Indian Boarding Schools & MMIW
Recently, someone asked if I thought the pope wearing a headdress was cultural appropriation. No, I said, he was wearing a gift placed on his head by First Nations People.
What the person asking completely missed was the fact the pope was in Canada to apologize for the abuse and deaths of children at Indian Boarding Schools. While cultural appropriation is bad, cultural genocide is much worse.
Today, many people think since the old boarding schools are gone the issue is over. Nothing could be farther from the truth. The pain and suffering inflicted by the 18 different religious groups running the schools left a long-lasting legacy of trauma which is circling down multiple generations.
In Idaho, the De Smet School operated from 1878-1974, like other schools it is still operating under new a name and governance.
These schools, funded in part by the federal government, existed to make Native American children forget who they were; it was meant as a sort of a conversion therapy for assimilation. But these schools were not meant to make the students successful in the white world. Boys were taught basic trades such as carpentry and baking, girls were taught to be domestic servants.
The first explorations of three school grounds in the U.S and Canada have shown hundreds of hidden burials of children who either died from injuries, illness, extreme manual labor or killed outright. Their families were rarely informed. It has long been known children were beaten and sexually abused.
Journalist Mary Annette Pember (Red Cliff Band of the Wisconsin Ojibwe) has written extensively about boarding schools, detailing how many children – including her mother – were forced to attend the schools to be stripped of their culture. She has interviewed people from many tribes who said since they had no parent growing up, they did not know how to be a parent to their own children. Alcoholism, drug addiction and other issues have followed the boarding school survivors. This impacts generations beyond the individual.
Secretary of the Interior Deb Haaland should be commended for starting an investigation into the schools in the United States. As she said, the missing children still need to go home. In Canada, Pope Francis acknowledged the role of the Catholic Church and apologized. Other groups have yet to apologize.

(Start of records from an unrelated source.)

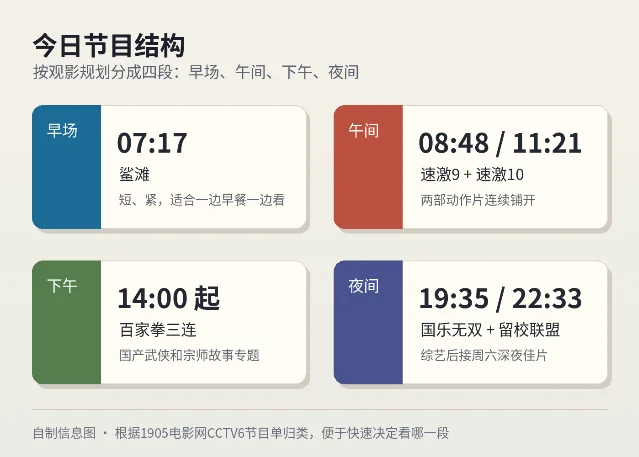 今日节目结构
按观影规划分成四段：早场、午间、下午、夜间

早场
07:17
鲨滩
短、紧，适合一边早餐一边看

午间
08:48 / 11:21
速激9 + 速激10
两部动作片连续铺开

下午
14:00 起
百家拳三连
国产武侠和宗师故事专题

夜间
19:35 / 22:33
国乐无双 + 留校联盟
综艺后接周六深夜佳片

自制信息图 · 根据1905电影网CCTV6节目单归类，便于快速决定看哪一段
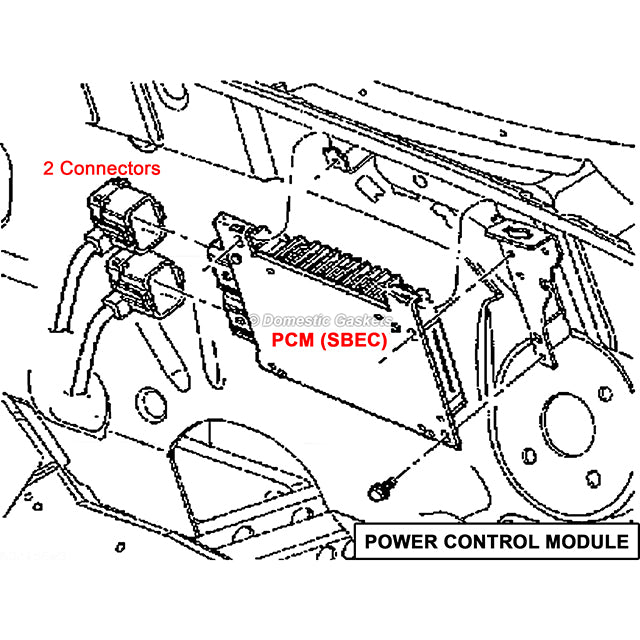 2 Connectors

© Domestic Gaskets

PCM (SBEC)

POWER CONTROL MODULE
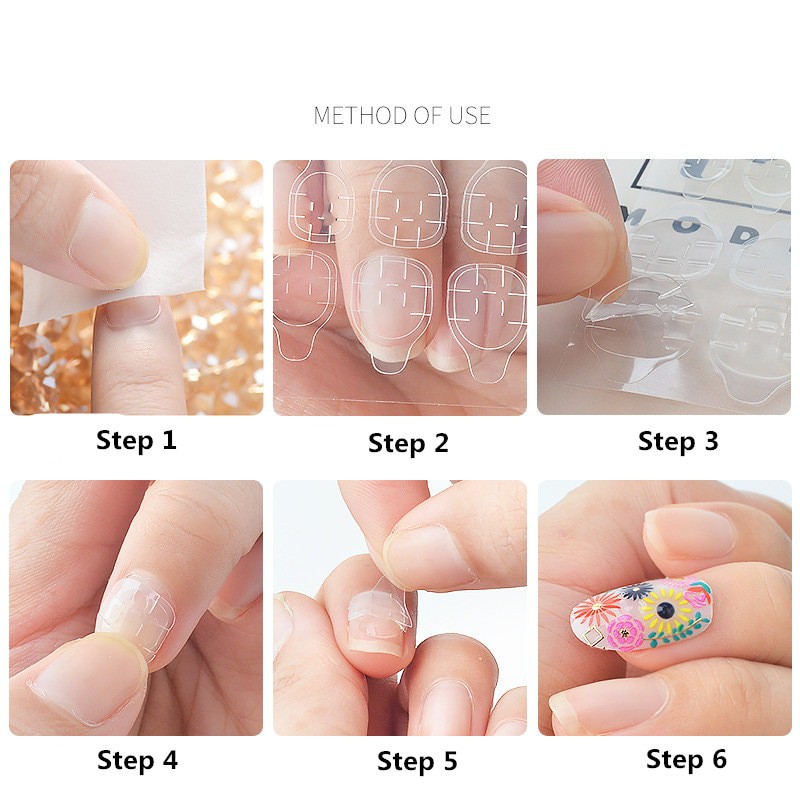 METHOD OF USE

Step 1

Step 2

Step 3

Step 4

Step 5

Step 6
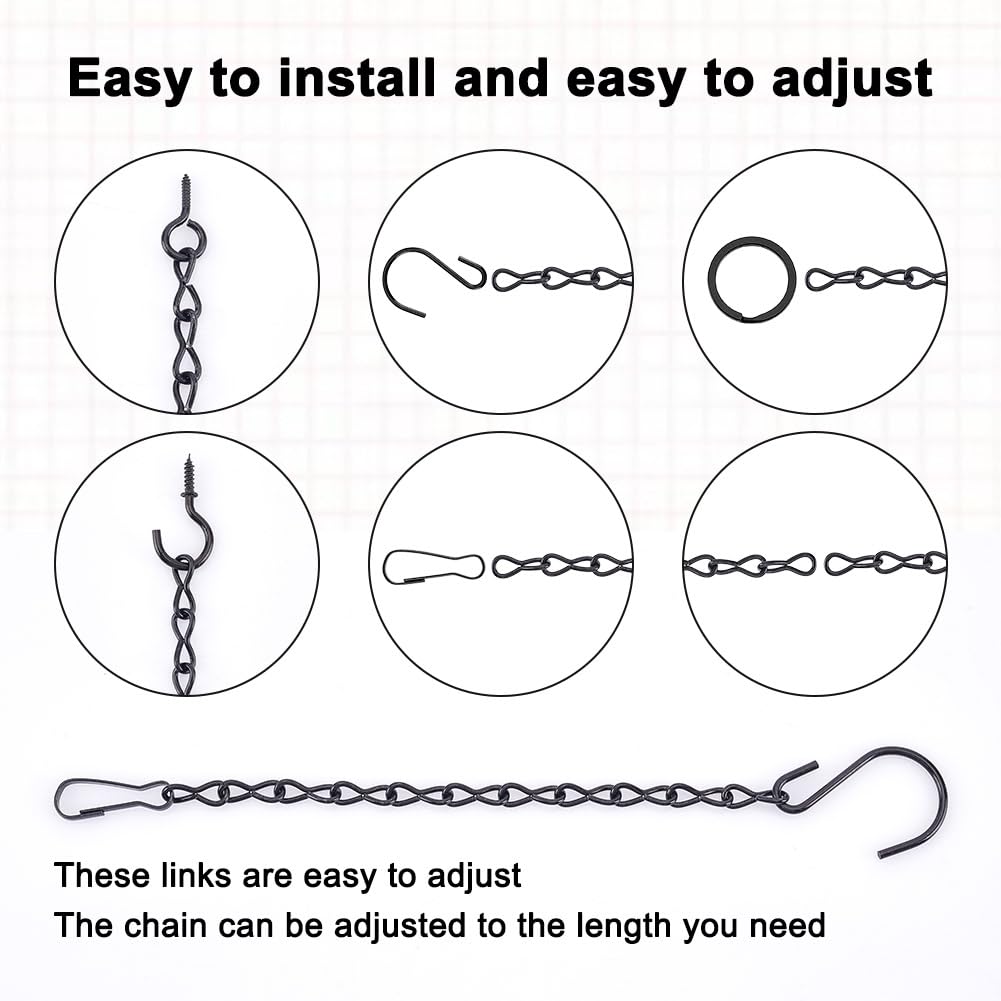 Easy to install and easy to adjust

These links are easy to adjust
The chain can be adjusted to the length you need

Just as pressing today in Indian Country is the issue of Missing and Murdered Indigenous Women (MMIW). No one knows how many women and girls are missing because of the multiple jurisdictions involved — are the missing women under tribal, state, or federal laws? Few seem to know. FBI statistics estimate 5,203 missing Indigenous women in 2021 alone. The state of Washington is one of the few to declare active work in finding the lost sisters.
Non-Native audiences generally do not understand how frustrating it is for a woman or girl to disappear, but there is no investigation, no media attention. It hits home hard when a non-Native woman or teen goes missing and there is a national manhunt complete with national news stories. The 2021 case of Gabby Petito comes to mind. Multiple law enforcement agencies and top-of-the news coverage while the MMIW cases were ignored.
Now, the image of a red hand over a mouth, an image created by Osage artist Dante Biss-Grayson, has started to catch people’s attention for MMIW. The red hand is a powerful image to draw attention to the thousands of women who have been silenced. It is hoped the startling image will move more people will pay attention to the issue.
What boarding schools and MMIW have in common is cultural genocide. Trying to eliminate the women and children from society strikes at the heart of a culture’s future. Ignoring these continues the invisibility and erasure of all Indigenous people.
His Holiness the Pope wearing a headdress placed on his head is not cultural appropriation, especially when it was a gift made at the time the pope apologized. What people need to concentrate on is bringing home both the bodies of the boarding school children and, hopefully, the missing women so tribal communities can heal.